Garis perjuangan Islam kultural adalah welfare religion (agama kesejahteraan) yang beradab dalam pencapaian welfare civil (masyarakat kesejahteraan). Tuhan dalam civil religion mengajarkan bahwa kesadaran diri dan rumusan cita-cita manusia harus diperoleh dengan cara yang beradab, inklusif, dan pluralis, bukan komunal, sektarian dan eksklusif. Politik dan kekuasaan dalam civil religion berada posisi yang harus terberi nilai dan semangat agama, bukan sebaliknya, mengatur dan memaksa agama untuk  mengikuti alurnya. Karenanya, Islam kultural dengan kerangka civil religion harus senantiasa berakar dari teologi pembebasan dan berjiwa kerakyatan. Islam kultural jikalau ingin tetap berkiprah harus selalu memegang teguh visi universal dan transformatif dalam pengupayaan kesejahteraan masyarakat dalam kerangka civil society yang kedap intervensi politik.  Dengan demikian, Islam kultural pada dasarnya bergerak dalam wilayah yang sejalan dengan proses demokratisasi dalam seluruh bidang kehidupan. Kekhawatiran terkoyak-koyaknya bangsa sama sekali bukan hal mengada-ada. Fenomena yang berkembang memperlihatkan secara telanjang kemungkinan tersebut. Jika kita mau jujur, sangat mungkin bahwa salah satu faktor utamanya adalah keberagamaan (sekali lagi bukan agama) formalistik kaku yang mengabaikan nilai-nilai moral agama.
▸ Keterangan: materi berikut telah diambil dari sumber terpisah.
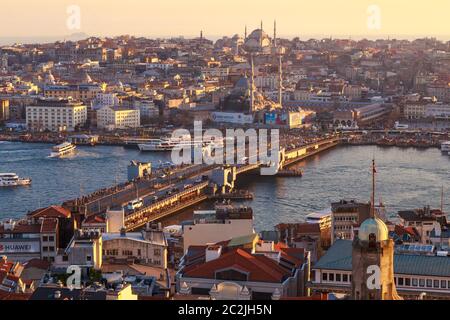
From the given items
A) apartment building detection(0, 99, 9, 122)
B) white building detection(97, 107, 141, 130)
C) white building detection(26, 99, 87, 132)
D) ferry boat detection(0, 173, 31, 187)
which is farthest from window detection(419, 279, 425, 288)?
apartment building detection(0, 99, 9, 122)

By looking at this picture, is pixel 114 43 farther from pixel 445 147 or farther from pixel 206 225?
pixel 206 225

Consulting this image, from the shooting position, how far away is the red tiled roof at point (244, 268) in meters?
4.04

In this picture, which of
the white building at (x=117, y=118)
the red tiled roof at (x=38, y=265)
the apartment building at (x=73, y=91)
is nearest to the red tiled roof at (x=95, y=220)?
the red tiled roof at (x=38, y=265)

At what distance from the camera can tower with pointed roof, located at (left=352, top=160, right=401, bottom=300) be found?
2727 mm

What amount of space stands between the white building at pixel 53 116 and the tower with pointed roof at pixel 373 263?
12.8 meters

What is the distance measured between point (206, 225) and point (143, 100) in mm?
11574

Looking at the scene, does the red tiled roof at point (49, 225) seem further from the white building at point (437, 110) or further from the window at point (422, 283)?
the white building at point (437, 110)

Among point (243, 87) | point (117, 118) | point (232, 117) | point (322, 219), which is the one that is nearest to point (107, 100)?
point (117, 118)

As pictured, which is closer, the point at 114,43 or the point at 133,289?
the point at 133,289

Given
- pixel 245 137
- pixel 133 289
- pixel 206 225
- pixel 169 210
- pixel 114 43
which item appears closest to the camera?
pixel 133 289

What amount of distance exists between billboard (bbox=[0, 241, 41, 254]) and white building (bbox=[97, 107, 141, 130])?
31.9ft

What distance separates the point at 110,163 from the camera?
11.6 metres
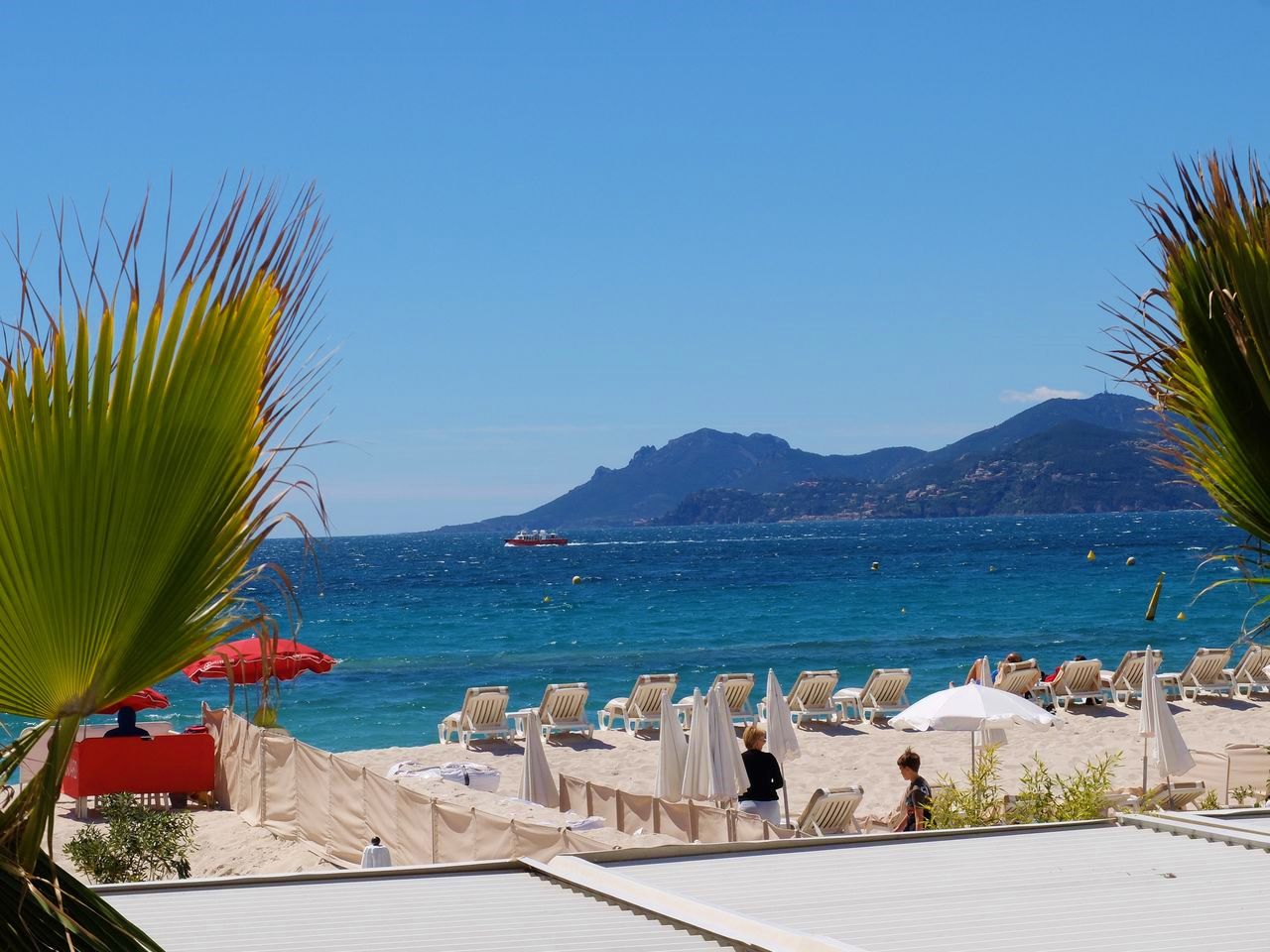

 Peran sentral NU dalam peristiwa 10 Nopember cendrung tidak mendapat ruang dalam buku-buku sejarah pergerakan Indonesia. Berbagai kajian pada tingkat lokal dan regional mengenai perjuangan kemerdekaan yang muncul belakangan ini tidak banyak menyebut NU, dan sebagian bahkan mengabaikan sama sekali. Martin menunjuk karya Andrey R. Kahin (1985), William H Fredrick (1989), Anton Lucas (1991) dan Robert Cribb (1991).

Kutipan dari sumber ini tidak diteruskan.